New house, same old furniture: a data parable
You own furniture which functions; puts dents in the carpet and protects it from dust all in one go. Then you pack up all that furniture and move it to a new house and suddenly it’s horrid, outdated, broken, falling apart, spider-ridden and damn near shambolic!
This phenomena is not restricted to furniture.
My house is neat until I hear my mother is going to visit.
The cat hair on the couch is invisible until someone with allergies arrives.
The biscuit is a fitting accompaniment to a cup of tea until you’re on a diet.
And so it is with data. I’ve spent months telling people that the database houses a lot of junk. I’ve explained that it’s riddled with duplicates, smacks of a massive process deficit and has a resident fairy to act upon all those funny little notes people have left in the system.
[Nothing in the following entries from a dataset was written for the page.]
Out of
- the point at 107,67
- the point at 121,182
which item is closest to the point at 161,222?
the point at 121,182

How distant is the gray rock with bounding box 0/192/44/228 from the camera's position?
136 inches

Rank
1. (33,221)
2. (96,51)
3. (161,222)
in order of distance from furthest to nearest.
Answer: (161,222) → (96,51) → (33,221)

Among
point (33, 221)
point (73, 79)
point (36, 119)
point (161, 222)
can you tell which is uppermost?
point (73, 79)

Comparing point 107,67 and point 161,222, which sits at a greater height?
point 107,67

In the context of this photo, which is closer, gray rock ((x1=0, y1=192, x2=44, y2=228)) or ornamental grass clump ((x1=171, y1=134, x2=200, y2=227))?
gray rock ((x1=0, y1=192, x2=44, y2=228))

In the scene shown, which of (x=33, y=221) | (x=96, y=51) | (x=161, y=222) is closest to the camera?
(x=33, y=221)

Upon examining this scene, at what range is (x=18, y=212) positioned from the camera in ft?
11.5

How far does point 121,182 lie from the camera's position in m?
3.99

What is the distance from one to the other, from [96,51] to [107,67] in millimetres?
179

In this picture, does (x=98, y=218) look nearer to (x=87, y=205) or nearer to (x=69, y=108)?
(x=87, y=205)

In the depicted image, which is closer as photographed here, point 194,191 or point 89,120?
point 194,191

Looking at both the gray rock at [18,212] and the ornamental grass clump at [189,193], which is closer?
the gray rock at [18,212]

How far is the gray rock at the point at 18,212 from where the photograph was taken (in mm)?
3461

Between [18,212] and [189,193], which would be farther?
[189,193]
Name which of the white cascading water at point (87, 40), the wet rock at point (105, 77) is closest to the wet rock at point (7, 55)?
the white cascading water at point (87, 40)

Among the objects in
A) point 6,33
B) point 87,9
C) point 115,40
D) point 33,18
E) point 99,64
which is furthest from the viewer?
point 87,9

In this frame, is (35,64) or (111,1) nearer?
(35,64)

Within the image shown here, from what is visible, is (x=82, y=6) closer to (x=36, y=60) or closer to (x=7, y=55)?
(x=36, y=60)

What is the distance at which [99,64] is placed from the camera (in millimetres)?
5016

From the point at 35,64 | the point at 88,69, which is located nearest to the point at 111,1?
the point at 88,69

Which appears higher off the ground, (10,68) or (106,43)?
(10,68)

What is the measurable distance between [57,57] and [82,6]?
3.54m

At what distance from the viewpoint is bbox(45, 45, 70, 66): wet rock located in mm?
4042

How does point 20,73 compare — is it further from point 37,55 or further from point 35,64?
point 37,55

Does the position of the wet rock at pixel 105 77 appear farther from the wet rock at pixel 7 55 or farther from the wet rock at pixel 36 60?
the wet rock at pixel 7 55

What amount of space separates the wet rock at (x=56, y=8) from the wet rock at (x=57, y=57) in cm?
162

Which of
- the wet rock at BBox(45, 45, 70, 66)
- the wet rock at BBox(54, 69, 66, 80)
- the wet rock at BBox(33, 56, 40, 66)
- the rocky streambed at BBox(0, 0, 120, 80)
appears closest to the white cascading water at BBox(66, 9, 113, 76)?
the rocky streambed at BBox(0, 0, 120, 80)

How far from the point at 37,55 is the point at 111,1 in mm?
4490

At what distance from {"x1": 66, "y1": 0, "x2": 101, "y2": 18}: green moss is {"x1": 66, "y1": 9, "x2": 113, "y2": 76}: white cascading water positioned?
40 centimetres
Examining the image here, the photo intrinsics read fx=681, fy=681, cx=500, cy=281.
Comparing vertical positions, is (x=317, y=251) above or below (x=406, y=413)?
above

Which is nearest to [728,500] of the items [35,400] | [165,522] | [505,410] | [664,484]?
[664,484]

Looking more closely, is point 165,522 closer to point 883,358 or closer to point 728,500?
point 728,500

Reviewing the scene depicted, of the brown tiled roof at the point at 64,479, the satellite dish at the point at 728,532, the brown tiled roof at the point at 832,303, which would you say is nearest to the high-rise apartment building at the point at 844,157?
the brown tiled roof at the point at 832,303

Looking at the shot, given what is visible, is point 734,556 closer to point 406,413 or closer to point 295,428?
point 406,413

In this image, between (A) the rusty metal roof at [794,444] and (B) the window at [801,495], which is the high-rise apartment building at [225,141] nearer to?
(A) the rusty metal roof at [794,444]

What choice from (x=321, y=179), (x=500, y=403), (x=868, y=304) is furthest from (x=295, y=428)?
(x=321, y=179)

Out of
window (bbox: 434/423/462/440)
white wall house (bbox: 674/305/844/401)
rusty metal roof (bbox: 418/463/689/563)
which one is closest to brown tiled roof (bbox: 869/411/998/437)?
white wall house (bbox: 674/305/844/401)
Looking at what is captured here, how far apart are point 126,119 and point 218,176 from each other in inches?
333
Yet the day I move all this data to a new database, suddenly… it’s WORSE!
And where does all this garbage come from anyhow? I’m beginning to think that there is a secret frequent flyer rewards program fuelled entirely by data garbage. That’s got to be the reason, right? 50 bonus points for anyone who can come up with 5 different ways of writing the title Mr and the use of a / gets you in a bonus draw. (Why else would someone write Mr/s if there wasn’t an incentive to win some steak knives?)
If a title variant gets you 50 reward points and a chance at some steak knives then what I call ‘field bastardisation’ surely gets you a mystery flight to some island of the coast of Queensland? Use your religion field to store income and you get the Whitsundays; the emergency contact field used for Occupation might get you all the way to Bali!
Hmmm… I wonder what you need to do to get to London?